Gulf state Qatar, a surprise choice to stage the 2022 World Cup, “categorically” denied the claims, which it described as baseless. Warner denied them also. The others have yet to respond to requests for comment.

Under Scrutiny

FIFA President Sepp Blatter said he couldn’t vouch for the members that sit alongside him on the executive.

“It is my government, but my government is not designated by the president,” Blatter said at a press conference in Zurich yesterday. “I cannot say that they are all angels or they are all devils.”

FIFA’s probity has been under scrutiny since the collapse into bankruptcy of its marketing rights partner ISL in 2001. Swiss investigators found that some FIFA officials, including executive committee members, had been paid bribes by the company, though Blatter was cleared. Its credibility was hit further last November when two voters were suspended before the World Cup decision following an inquiry into claims they’d offered to sell their votes.

Challenge for Presidency

Blatter said action couldn’t be taken against any officials who took bribes because until 2007 they were not illegal under Swiss law.

“Until that time it has been considered as commissions and not as bribery -- this is what I want to say here,” he said.

The 75-year-old has been with FIFA for 36 years, and led the group since 1998. He’s being challenged for the presidency by Mohamed Bin Hammam, 62, a Qatari who leads soccer in Asia.

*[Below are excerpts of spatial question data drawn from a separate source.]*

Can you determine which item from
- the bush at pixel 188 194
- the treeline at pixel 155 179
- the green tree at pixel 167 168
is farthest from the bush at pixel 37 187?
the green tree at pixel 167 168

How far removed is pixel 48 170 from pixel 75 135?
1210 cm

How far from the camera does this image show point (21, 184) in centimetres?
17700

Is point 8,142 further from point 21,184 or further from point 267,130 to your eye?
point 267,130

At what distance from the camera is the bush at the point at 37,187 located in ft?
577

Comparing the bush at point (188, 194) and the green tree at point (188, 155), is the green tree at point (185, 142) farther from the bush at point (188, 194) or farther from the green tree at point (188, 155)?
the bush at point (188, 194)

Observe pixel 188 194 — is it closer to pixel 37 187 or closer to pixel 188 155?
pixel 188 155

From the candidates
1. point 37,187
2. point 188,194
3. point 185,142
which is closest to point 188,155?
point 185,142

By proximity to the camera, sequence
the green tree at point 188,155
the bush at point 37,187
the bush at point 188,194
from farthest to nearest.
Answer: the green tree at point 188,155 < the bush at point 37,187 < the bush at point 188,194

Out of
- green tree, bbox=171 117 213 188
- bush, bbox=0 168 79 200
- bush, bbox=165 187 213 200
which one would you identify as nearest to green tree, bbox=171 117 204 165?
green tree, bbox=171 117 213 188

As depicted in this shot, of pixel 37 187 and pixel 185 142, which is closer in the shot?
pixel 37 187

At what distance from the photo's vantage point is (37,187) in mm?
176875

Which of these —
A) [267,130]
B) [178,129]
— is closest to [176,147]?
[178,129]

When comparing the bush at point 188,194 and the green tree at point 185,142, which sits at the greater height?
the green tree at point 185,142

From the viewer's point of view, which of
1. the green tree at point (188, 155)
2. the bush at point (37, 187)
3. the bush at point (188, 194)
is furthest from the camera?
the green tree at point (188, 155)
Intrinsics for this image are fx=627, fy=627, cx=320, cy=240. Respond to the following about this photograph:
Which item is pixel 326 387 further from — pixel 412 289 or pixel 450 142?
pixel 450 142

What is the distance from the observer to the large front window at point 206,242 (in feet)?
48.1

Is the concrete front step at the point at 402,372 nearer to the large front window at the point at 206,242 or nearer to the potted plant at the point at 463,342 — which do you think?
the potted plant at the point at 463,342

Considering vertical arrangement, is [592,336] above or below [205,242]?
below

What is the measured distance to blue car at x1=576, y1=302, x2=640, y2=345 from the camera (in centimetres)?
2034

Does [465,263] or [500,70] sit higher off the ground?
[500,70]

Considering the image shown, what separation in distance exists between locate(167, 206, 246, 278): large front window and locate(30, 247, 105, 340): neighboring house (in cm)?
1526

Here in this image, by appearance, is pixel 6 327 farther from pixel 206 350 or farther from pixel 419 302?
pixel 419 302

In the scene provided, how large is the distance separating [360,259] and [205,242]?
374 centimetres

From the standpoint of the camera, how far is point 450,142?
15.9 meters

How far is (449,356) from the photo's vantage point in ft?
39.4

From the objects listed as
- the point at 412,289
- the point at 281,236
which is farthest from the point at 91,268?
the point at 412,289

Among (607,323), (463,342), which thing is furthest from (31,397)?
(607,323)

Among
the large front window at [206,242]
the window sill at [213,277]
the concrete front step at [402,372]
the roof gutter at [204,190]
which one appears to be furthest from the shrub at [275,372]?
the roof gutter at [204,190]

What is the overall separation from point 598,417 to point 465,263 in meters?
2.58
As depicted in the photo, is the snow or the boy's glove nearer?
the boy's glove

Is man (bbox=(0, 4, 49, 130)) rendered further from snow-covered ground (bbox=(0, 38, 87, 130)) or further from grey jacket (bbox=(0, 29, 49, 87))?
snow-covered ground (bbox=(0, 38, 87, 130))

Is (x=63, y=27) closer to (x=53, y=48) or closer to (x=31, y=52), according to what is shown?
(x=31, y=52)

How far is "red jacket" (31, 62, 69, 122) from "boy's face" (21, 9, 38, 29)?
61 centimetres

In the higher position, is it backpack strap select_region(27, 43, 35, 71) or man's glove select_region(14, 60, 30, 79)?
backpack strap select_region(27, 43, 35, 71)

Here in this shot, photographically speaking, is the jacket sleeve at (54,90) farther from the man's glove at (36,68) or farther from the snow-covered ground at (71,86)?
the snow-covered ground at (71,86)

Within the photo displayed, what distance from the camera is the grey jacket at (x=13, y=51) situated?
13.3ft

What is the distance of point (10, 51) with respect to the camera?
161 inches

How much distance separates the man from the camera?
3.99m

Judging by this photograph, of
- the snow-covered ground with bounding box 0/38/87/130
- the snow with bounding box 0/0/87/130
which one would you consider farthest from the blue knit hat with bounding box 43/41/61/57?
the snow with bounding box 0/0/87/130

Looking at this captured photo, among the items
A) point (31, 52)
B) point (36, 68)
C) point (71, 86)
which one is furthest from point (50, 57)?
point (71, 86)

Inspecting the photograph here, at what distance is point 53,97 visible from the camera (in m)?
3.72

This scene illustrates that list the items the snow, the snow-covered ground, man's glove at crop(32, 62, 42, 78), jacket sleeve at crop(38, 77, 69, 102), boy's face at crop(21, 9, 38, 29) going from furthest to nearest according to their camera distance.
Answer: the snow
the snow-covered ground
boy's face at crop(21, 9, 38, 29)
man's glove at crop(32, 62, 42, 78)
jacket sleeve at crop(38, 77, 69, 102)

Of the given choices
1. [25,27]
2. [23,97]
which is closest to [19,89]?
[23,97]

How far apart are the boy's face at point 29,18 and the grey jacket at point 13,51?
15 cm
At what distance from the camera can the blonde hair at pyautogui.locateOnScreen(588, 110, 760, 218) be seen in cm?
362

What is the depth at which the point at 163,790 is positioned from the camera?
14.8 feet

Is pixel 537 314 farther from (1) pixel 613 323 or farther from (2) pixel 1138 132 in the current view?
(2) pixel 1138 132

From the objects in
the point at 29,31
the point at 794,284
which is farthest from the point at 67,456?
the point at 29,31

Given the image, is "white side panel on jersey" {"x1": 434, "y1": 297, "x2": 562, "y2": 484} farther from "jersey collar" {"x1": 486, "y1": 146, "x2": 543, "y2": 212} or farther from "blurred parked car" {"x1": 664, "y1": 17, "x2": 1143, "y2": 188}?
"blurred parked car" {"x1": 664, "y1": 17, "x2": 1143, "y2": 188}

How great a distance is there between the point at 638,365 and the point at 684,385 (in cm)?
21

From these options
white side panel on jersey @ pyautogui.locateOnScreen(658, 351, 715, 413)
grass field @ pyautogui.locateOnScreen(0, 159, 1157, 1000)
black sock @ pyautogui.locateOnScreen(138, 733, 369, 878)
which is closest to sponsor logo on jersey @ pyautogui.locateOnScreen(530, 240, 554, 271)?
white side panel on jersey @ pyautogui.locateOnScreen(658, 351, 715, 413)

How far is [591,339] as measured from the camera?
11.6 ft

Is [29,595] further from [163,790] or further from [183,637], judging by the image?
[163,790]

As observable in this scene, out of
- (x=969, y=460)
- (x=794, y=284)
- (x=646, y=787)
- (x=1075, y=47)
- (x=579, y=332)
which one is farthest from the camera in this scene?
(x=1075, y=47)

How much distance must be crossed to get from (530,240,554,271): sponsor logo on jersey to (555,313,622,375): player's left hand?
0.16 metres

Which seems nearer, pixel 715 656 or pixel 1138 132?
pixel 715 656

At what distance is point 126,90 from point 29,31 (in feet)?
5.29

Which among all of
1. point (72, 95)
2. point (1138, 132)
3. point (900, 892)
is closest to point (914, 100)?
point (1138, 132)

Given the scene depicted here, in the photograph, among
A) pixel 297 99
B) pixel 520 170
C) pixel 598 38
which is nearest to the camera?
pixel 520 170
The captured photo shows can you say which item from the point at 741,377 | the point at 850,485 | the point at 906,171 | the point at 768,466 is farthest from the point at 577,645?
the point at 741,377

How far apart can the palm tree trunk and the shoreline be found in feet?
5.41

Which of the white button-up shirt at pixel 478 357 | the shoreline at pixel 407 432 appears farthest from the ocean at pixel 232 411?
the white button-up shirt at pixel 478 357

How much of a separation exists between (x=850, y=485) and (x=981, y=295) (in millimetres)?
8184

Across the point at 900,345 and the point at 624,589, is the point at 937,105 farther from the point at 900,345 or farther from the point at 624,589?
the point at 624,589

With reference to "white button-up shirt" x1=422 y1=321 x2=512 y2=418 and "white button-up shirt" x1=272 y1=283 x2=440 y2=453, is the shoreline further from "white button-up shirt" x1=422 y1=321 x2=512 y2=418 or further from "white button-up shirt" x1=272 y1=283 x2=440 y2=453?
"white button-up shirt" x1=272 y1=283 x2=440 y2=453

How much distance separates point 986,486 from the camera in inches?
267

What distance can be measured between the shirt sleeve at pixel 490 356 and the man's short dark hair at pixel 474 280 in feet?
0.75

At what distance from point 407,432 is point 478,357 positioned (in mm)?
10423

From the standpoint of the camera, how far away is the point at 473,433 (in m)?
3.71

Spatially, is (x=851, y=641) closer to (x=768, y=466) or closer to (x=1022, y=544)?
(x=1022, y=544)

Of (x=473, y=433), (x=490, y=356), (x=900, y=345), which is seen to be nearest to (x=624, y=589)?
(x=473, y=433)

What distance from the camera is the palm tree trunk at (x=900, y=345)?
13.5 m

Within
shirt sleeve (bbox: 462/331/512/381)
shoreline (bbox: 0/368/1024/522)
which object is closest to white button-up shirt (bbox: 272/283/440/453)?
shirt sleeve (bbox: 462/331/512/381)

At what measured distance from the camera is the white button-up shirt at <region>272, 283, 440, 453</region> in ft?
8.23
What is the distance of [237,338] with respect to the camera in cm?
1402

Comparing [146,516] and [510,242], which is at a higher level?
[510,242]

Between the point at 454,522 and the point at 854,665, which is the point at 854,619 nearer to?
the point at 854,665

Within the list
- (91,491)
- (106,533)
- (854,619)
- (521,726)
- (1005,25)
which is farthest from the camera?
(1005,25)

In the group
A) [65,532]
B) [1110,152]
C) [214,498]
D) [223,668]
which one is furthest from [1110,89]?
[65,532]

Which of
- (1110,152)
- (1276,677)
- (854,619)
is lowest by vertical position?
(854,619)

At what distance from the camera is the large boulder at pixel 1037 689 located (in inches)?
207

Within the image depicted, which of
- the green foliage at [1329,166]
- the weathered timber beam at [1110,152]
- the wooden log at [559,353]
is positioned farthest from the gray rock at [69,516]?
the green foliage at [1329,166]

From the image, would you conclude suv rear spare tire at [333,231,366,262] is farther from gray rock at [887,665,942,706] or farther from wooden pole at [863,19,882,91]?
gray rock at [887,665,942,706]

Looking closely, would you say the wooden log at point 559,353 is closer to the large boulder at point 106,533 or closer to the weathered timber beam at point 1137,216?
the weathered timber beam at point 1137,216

The allegations made by Triesman and the Sunday Times mean eight of the 24 members that sat in FIFA’s highest chamber during the bid process have been sanctioned or accused of impropriety.

Robertson said the soccer body needs to follow the example of the International Olympic Committee, which instituted reforms following a voting scandal around the 2002 Winter Games in Salt Lake City.

“There is nobody currently bidding for the 2018 Winter Olympics who doesn’t believe their system is fair and transparent,” he said. “FIFA needs to be in the same position.”